And now, two months later, young sons settled in with their favorite sitter for the week; rods, waders, vests, and tubes packed, on US 20 headed east with nothing but 12 more hours of driving and eight more days of, what?

"What am I supposed to do while you fish all day?"

My panic escalated with the successive realizations of condensed entrapment. Our arguments had become grassfires, lightening struck, tending to flash and re-burn through now charred, skeletalized, resistant topics until confined by the firebreaks of work, kids, family, all those safety valves now receding into the lump of Cascades behind us.
And I realized in her stare panic as well; nine days of an idea gone bad, an imagined game and pleasure now a sentence, a commitment made now rescinded. No one to talk to but me. Where
would the firebreaks be?
"I thought we talked about this. You know what fishing in West Yellowstone is. You know what Montana is. I thought you wanted to fish."
"Well, sure, a little fishing. But do we have to fish every day? Do we have to fish ALL day. Isn't there anything else to DO in West Yellowstone? Are there any GOOD restaurants in West Yellowstone? Can't we go into Missoula or Bozeman? Go to a play or something?

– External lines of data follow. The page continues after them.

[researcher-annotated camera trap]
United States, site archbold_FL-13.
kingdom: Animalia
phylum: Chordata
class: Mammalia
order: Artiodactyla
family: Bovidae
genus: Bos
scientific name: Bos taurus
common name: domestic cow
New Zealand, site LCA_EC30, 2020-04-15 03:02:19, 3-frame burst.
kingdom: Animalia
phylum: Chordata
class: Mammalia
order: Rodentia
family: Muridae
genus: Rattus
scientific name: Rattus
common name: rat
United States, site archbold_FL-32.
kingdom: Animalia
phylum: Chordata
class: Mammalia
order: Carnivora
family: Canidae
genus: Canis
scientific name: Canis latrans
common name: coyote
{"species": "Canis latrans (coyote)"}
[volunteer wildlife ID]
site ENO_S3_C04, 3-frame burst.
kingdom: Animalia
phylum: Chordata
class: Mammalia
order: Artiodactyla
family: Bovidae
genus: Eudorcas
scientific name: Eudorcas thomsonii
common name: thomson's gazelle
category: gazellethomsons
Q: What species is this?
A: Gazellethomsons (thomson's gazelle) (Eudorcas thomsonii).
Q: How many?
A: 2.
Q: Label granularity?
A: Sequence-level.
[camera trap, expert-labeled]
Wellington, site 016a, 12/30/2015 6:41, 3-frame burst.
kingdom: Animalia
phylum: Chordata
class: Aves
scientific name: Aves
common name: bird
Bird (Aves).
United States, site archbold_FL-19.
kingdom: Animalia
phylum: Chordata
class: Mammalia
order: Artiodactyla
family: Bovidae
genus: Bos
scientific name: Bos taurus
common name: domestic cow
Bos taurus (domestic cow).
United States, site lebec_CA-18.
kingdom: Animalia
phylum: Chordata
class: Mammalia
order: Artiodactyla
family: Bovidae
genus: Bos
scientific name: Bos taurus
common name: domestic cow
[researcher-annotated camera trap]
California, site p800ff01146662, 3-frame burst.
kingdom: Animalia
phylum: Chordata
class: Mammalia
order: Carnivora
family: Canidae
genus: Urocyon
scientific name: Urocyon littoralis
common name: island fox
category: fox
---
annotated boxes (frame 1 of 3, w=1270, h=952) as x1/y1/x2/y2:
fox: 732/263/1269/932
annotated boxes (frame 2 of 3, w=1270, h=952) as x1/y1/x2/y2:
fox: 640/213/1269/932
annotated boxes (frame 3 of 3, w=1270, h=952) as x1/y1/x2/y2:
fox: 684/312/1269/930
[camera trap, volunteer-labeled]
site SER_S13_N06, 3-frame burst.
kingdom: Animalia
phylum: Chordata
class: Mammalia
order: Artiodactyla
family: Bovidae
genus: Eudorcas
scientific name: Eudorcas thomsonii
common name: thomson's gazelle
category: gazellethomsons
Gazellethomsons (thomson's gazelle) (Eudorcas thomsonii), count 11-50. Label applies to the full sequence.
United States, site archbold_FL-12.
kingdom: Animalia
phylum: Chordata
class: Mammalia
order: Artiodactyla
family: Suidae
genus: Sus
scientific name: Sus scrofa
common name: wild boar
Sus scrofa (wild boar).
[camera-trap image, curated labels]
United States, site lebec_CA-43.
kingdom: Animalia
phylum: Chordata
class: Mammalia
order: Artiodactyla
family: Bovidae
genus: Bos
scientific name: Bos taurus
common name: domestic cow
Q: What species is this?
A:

Silence; the despair of an idea, an anticipation, a dream ripped apart. I had thought this might be the breakthrough, that moment when, fishing, we might separate, even if only by ten feet, that she might strike out, if only in bits and starts, independently. That fishing didn't have to be something that she only did "for me". But even if it didn't happen, if I spent the whole week holding her hand wading, pointing out the holding lies, changing her flies, untangling her snarls, I would have enjoyed every minute of it. The irony is I never asked or pressured her to go fishing. She simply saw what enjoyment and nurturance I took from it and envied that for herself. But she wanted fly fishing to be some things it inherently wasn't; familiar, perpetually warm, a passive experience, and a social event, guaranteed fulfilling. All I could do was make it easier and fun. But I would have accepted that. I didn't then know any women who were flyfishers, independent, self-motivated flyfishers.